AIM: Filter the rows below so that only the lines containing the string "photo" remain, and copy each of those lines in full.

DATA EXCERPTS:
# # # # #
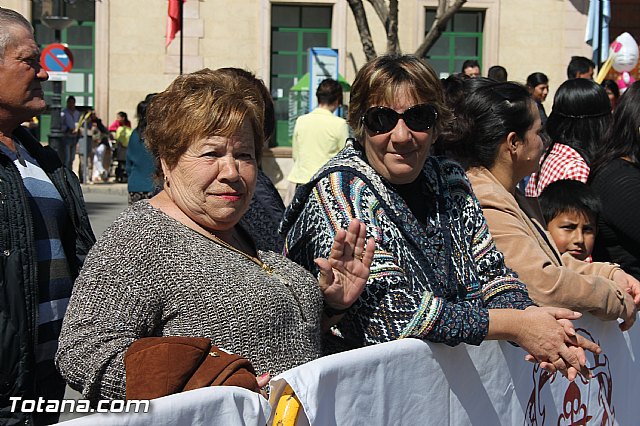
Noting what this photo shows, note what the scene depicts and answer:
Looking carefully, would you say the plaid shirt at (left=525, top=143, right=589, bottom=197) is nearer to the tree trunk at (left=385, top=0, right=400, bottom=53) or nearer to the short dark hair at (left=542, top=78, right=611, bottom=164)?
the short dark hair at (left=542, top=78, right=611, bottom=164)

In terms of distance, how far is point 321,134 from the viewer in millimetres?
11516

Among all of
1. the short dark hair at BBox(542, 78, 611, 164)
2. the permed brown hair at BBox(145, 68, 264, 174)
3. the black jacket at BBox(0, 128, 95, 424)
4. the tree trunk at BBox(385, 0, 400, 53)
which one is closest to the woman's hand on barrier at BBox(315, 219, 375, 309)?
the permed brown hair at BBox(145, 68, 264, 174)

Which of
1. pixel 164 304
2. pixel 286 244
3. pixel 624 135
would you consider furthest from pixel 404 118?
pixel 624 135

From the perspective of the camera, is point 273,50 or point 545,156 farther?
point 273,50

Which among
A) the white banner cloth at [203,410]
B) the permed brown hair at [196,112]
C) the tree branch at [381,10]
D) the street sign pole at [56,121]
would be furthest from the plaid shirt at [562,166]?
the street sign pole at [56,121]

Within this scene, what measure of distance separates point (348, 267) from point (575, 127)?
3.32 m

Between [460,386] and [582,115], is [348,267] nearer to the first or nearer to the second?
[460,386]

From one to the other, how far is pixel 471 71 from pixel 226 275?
# # # # #
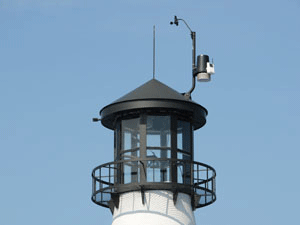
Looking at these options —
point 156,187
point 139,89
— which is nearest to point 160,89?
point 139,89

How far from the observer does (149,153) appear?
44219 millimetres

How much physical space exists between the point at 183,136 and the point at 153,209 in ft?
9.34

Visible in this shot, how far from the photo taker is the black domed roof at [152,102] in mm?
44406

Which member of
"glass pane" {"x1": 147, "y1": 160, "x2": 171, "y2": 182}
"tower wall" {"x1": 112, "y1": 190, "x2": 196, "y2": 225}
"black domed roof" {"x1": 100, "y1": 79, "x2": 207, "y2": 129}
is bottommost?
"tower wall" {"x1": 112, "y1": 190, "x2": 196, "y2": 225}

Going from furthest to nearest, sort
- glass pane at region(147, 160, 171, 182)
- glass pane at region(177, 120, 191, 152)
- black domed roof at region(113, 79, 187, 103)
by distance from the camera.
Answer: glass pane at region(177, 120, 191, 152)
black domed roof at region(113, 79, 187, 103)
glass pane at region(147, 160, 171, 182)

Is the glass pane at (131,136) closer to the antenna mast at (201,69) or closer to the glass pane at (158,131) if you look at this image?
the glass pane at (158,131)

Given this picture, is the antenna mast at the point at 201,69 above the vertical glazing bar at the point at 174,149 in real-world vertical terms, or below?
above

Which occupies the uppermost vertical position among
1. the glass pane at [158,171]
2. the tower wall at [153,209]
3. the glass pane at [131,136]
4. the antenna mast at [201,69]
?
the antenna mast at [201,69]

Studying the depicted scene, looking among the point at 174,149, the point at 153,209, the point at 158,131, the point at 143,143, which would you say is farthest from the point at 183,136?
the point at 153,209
# # # # #
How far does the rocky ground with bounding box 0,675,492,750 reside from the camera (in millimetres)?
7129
# # # # #
EXERCISE RESULT:
Noting what this photo shows, note what the scene depicts and answer:
Visible in this shot, how far from the photo taker is the black domed roof at [152,102] in mm?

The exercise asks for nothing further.